Abstract Our work in the area of mitochondrial function, energy homeostasis and metabolomics has led us to discover a remarkably strong association between adverse cardiometabolic outcomes and tissue/blood levels of acylcarnitine (AC) conjugates. These metabolites derive from acyl-CoA intermediates of fuel catabolism and permit mitochondrial export of excess carbons. For the past decade, our laboratory has remained keenly committed to answering a crucial question: What is this AC signature telling us about the interplay between mitochondria and metabolic disease? The current proposal aims to test the hypothesis that AC accumulation reflects a bottleneck in the fatty acid oxidation (FAO) pathway that diminishes mitochondrial power and efficiency. This prediction stems from unique insights gained via the application of a new mitochondrial diagnostics platform developed by our laboratory during the previous grant cycle. In simple terms, our assays serve as an in vitro “stress test” that evaluates how well a given population of mitochondria, fueled by specific mixtures of carbon substrates, responds to a graded energetic challenge. We have been combining this platform with mass spectrometry-based metabolomics, proteomics and 13C metabolic flux analysis to evaluate mitochondrial remodeling and corresponding changes in respiratory power and efficiency in response to a variety of nutritional and genetic maneuvers. New and exciting findings suggest that AC accumulation reflects a critical thermodynamic vulnerability in the mitochondrial FAO pathway, and thereby serves as a signal of bioenergetic stress, en route to compromised bioenergetics and impending tissue/organ failure. Moreover, our preliminary studies suggest mitochondria resident in untrained skeletal muscles and failing hearts are especially vulnerable to this lipid-induced “traffic jam”; and that ketones are uniquely able to circumvent the roadblock to defend cellular energetics in settings of metabolic stress. Accordingly, we also aim to test the hypothesis that ketone oxidation plays an essential role in permitting the salutary mitochondrial and metabolic adaptations known to occur in response to regimens of intermittent fasting.
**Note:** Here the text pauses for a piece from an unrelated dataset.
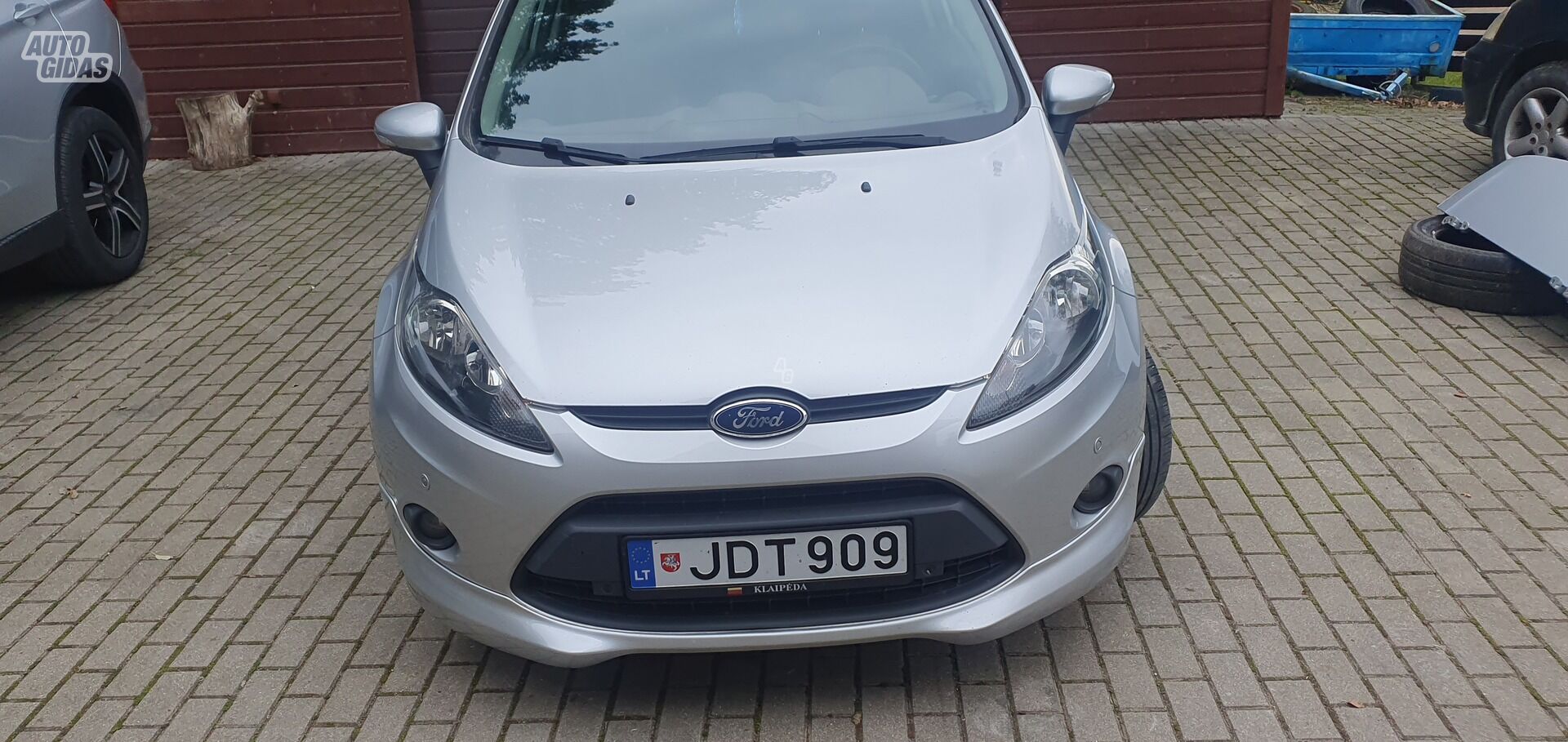 Ford Fiesta 2010 y Hatchback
抽象的 我们在线粒体功能，能量稳态和代谢组学领域的工作使我们 发现不良心脏代谢结果与 酰基肉碱（AC）结合物的组织/血液水平。这些代谢物衍生出酰基辅酶A 燃料分解代谢的中间体并允许线粒体出口过多的碳。过去 十年，我们的实验室一直致力于回答一个关键问题：什么是 此AC签名告诉我们线粒体与代谢之间的相互作用 疾病？当前的提案旨在检验AC积累反映A的假设 脂肪酸氧化（FAO）途径的瓶颈，可降低线粒体和 效率。这种预测源于通过应用新的独特见解获得的独特见解 线粒体诊断平台由我们的实验室在上一个赠款周期中开发。 简而 线粒体的种群在碳底物的特定混合物的推动下对分级响应 充满活力的挑战。我们一直将这个平台与质谱基于质谱的结合 代谢组学，蛋白质组学和13C代谢通量分析，以评估线粒体重塑 以及响应各种呼吸能力和效率的相应变化 营养和遗传操作。新令人兴奋的发现表明AC积累 反映线粒体粮农组织途径中的关键热力学脆弱性，从而提供 作为生物能力压力的信号，在损害生物能和即将来临的途中 组织/器官衰竭。此外，我们的初步研究表明未经训练的线粒体居民 骨骼肌肉和失败的心脏特别容易受到这种脂质引起的“交通拥堵”的影响。和 酮具有独特的能力，能够绕过障碍在环境中捍卫蜂窝能量 代谢压力。彼此之间，我们还旨在检验酮氧化作用的假设 允许有益的线粒体和代谢适应性的重要作用 响应间歇性禁食方案而发生。